__Directions for this task__.
Render every line of the data exactly as written, and leave out the pictures.

___ Given entries

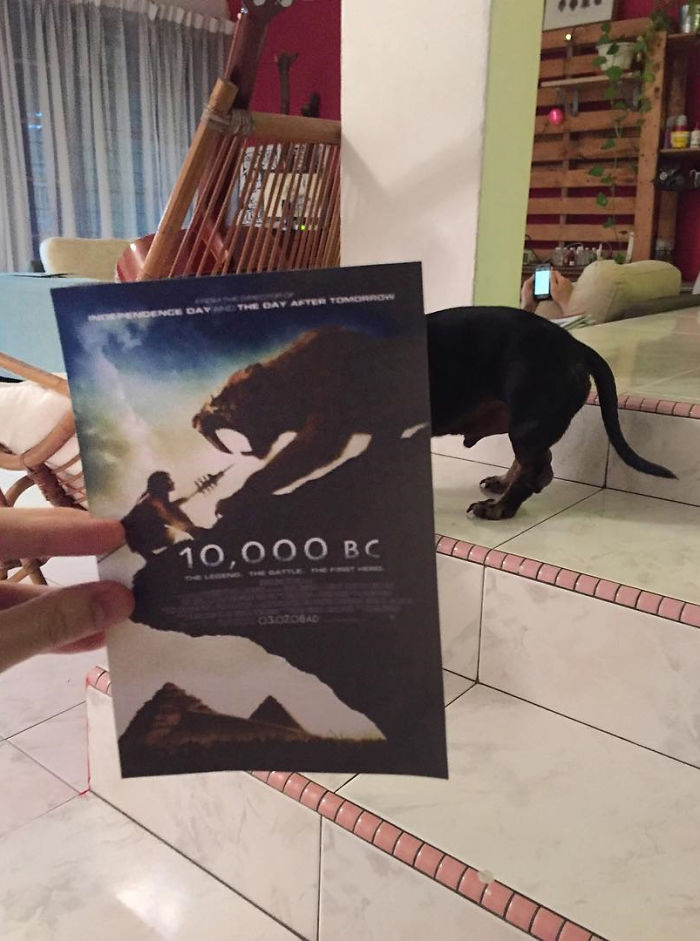instagrammer-combines-famous-movie-posters-with-real-life-puppies-2__700
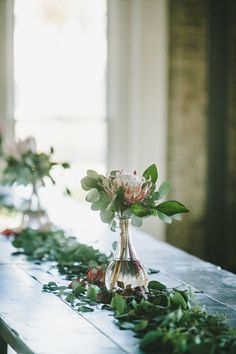 King Protea centerpiece and eucalyptus garland // Nashville Wedding Florist Protea Wedding, Flower Bouquet Wedding, Floral Wedding, Protea Centerpiece, Flower Centerpieces, Centrepieces, Centerpiece Ideas, Wedding Table Centerpieces, Wedding Decorations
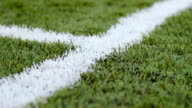 Close-up of white markings on the green football ground in movement outdoors video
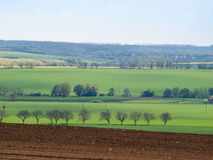 Tree line with green spring fields Royalty Free Stock Photo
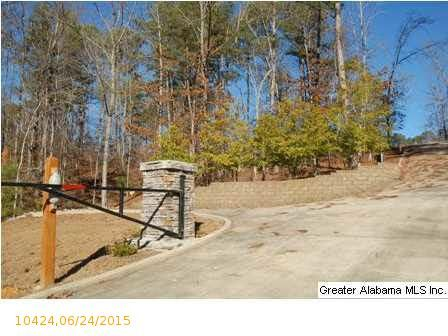 1 Blackberry Dr., Wedowee, AL 36278 Photo 13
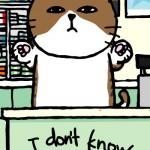 11_02_23_cat_idontknow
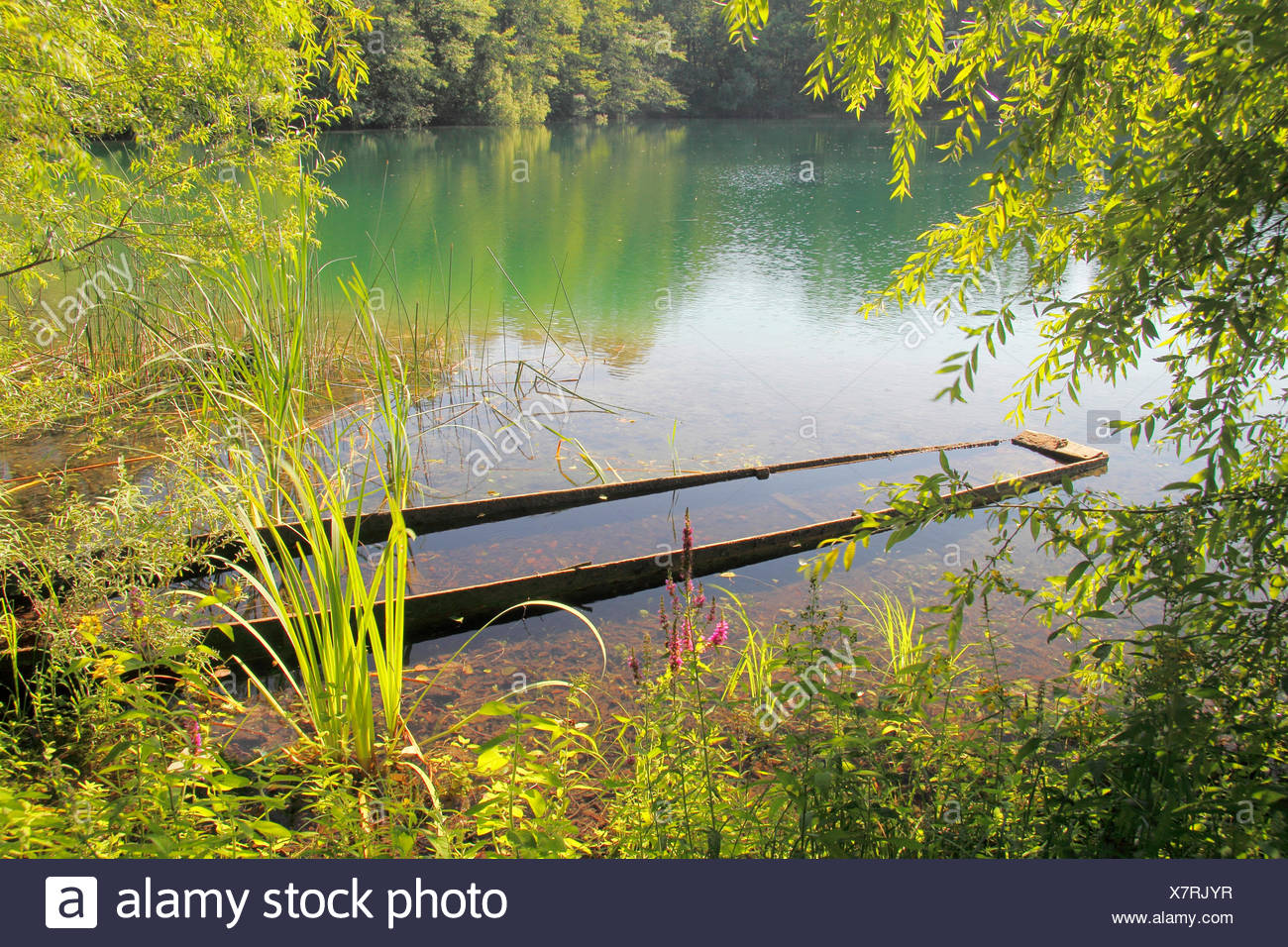 view onto a lake with a overflowed bark, Germany, Baden-Wuerttemberg, Ortenau - Stock Image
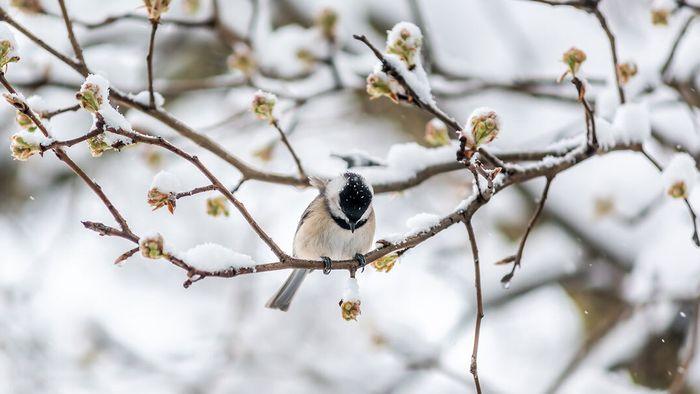 April-Bilanz: Frost-Rekorde! Darum war der April so kalt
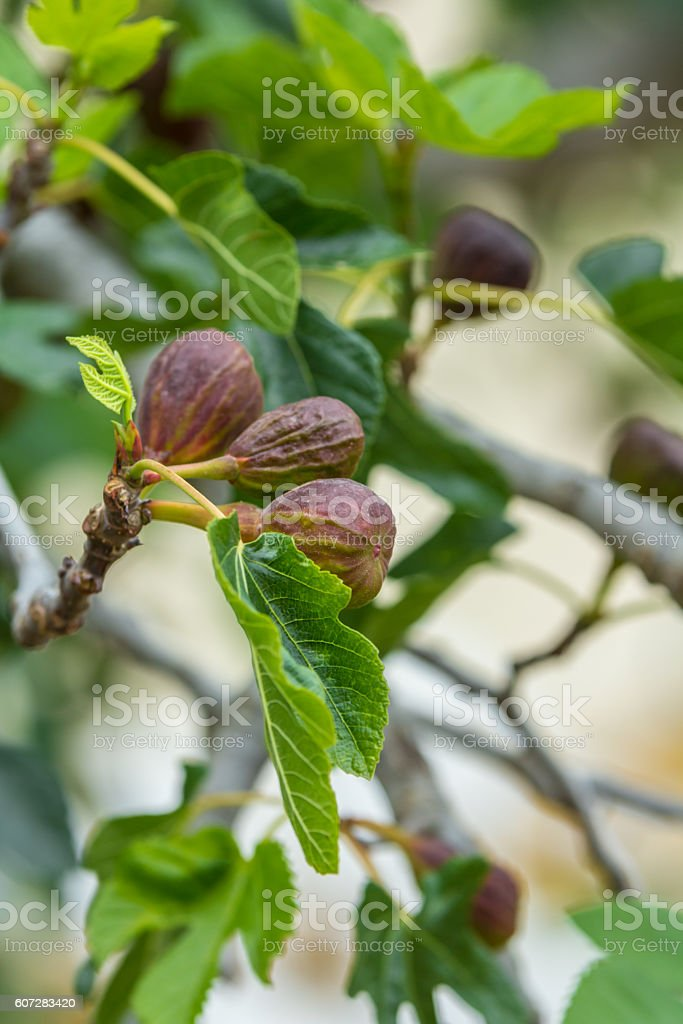 ripe figs on a tree ready for picking stock photo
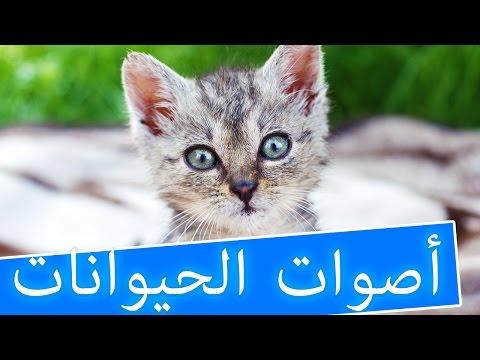 انشودة اصوات الحيوانات رائعة للاطفال تعليمية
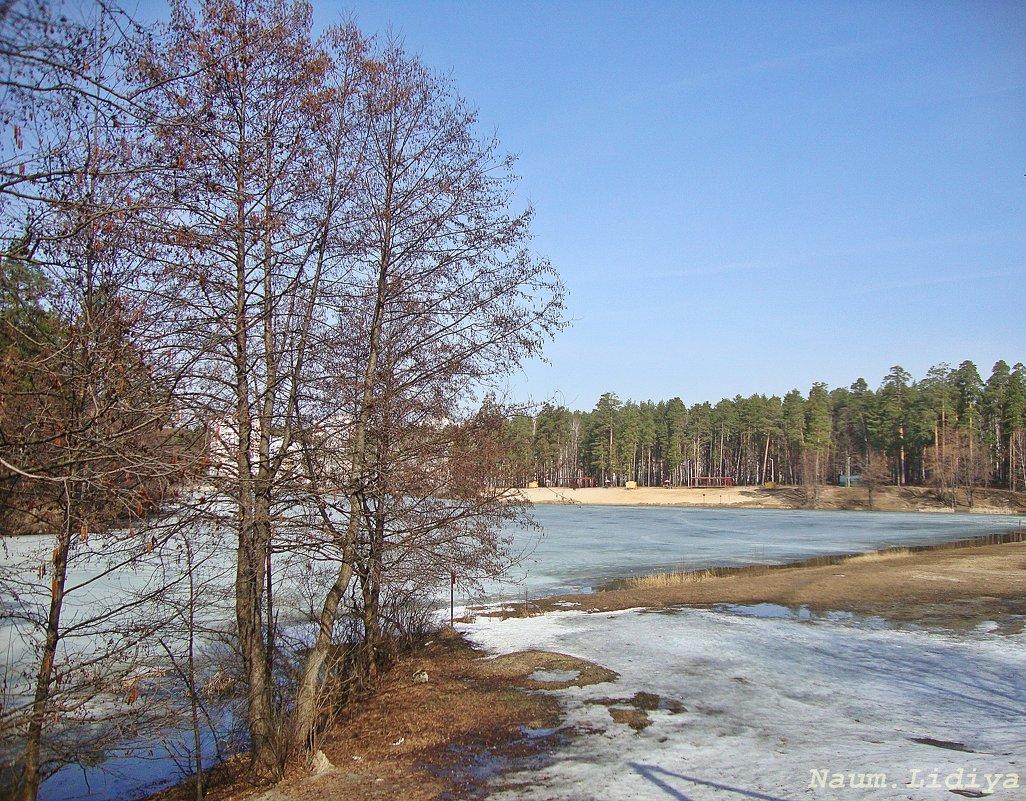 Пробуждение природы - Лидия (naum.lidiya)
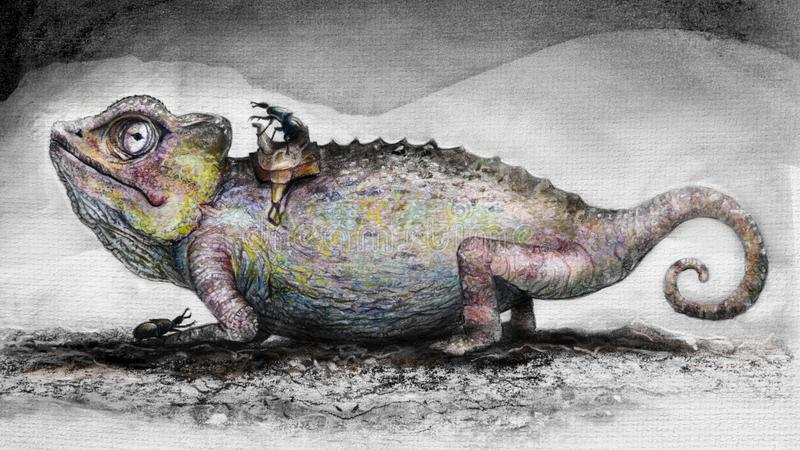 Hand drawn image of a chameleon royalty free stock images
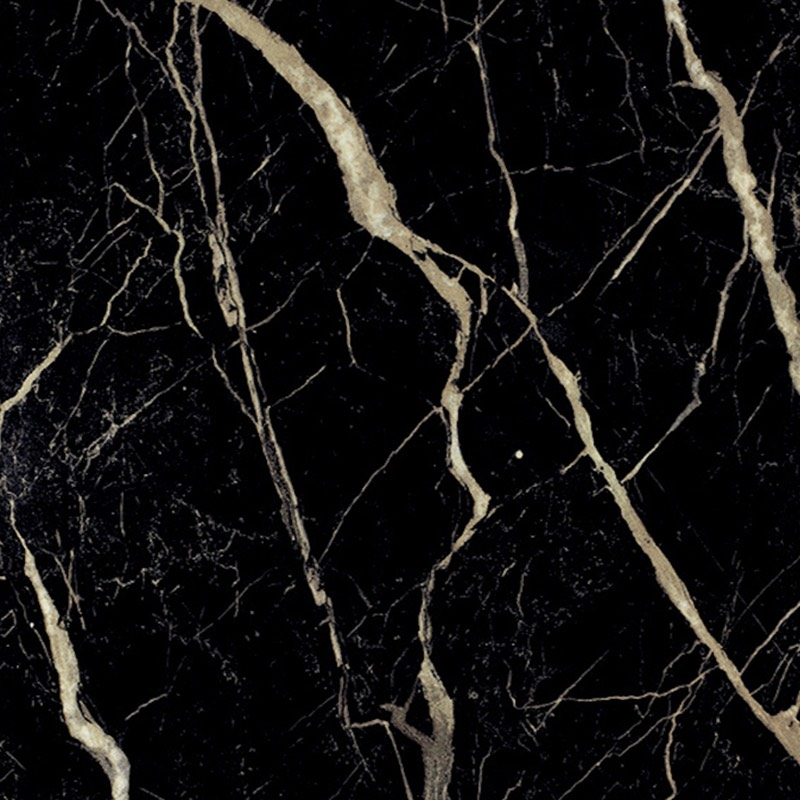 Nero Marquina Polished Porcelain Tile Western Distributors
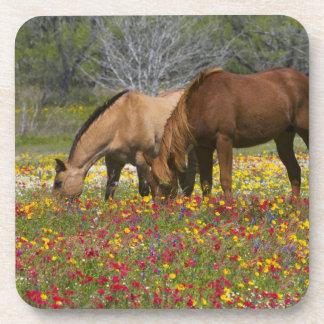 Quarter Horse in field of wildflowers near Cuero Drink Coaster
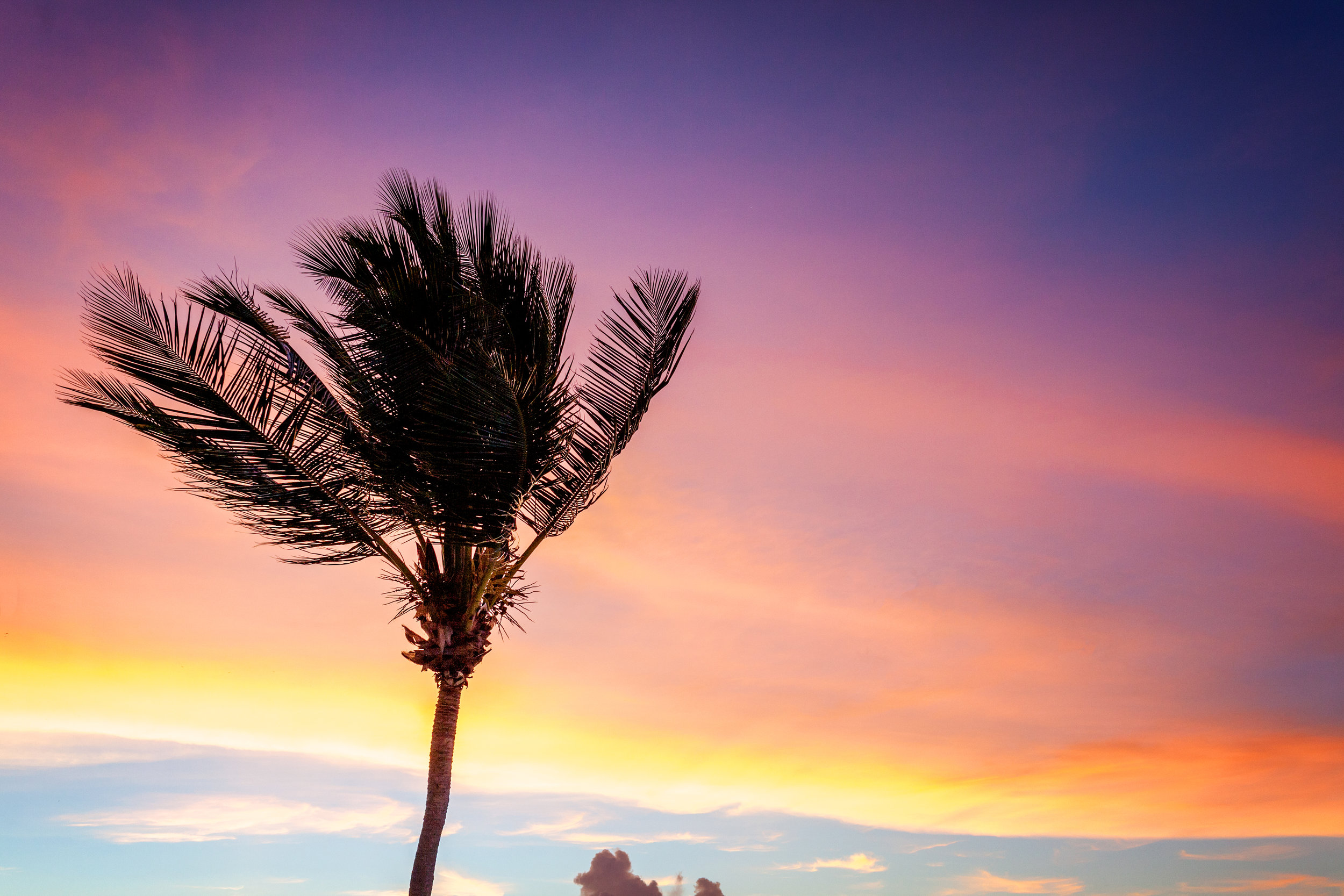 A palm tree in the sunrise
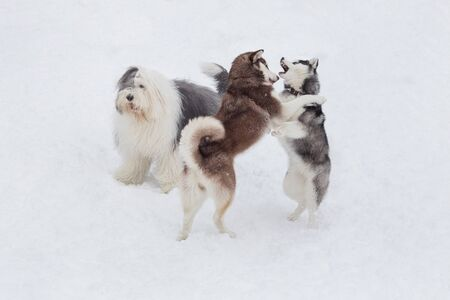 Two siberian husky puppies and bobtail sheepdog are playing in the winter park. Pet animals. Purebred dog.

______

__Written reply__.
instagrammer-combines-famous-movie-posters-with-real-life-puppies-2__700
 King Protea centerpiece and eucalyptus garland // Nashville Wedding Florist Protea Wedding, Flower Bouquet Wedding, Floral Wedding, Protea Centerpiece, Flower Centerpieces, Centrepieces, Centerpiece Ideas, Wedding Table Centerpieces, Wedding Decorations
 Close-up of white markings on the green football ground in movement outdoors video
 Tree line with green spring fields Royalty Free Stock Photo
 1 Blackberry Dr., Wedowee, AL 36278 Photo 13
 11_02_23_cat_idontknow
 view onto a lake with a overflowed bark, Germany, Baden-Wuerttemberg, Ortenau - Stock Image
 April-Bilanz: Frost-Rekorde! Darum war der April so kalt
 ripe figs on a tree ready for picking stock photo
 انشودة اصوات الحيوانات رائعة للاطفال تعليمية
 Пробуждение природы - Лидия (naum.lidiya)
 Hand drawn image of a chameleon royalty free stock images
 Nero Marquina Polished Porcelain Tile Western Distributors
 Quarter Horse in field of wildflowers near Cuero Drink Coaster
 A palm tree in the sunrise
 Two siberian husky puppies and bobtail sheepdog are playing in the winter park. Pet animals. Purebred dog.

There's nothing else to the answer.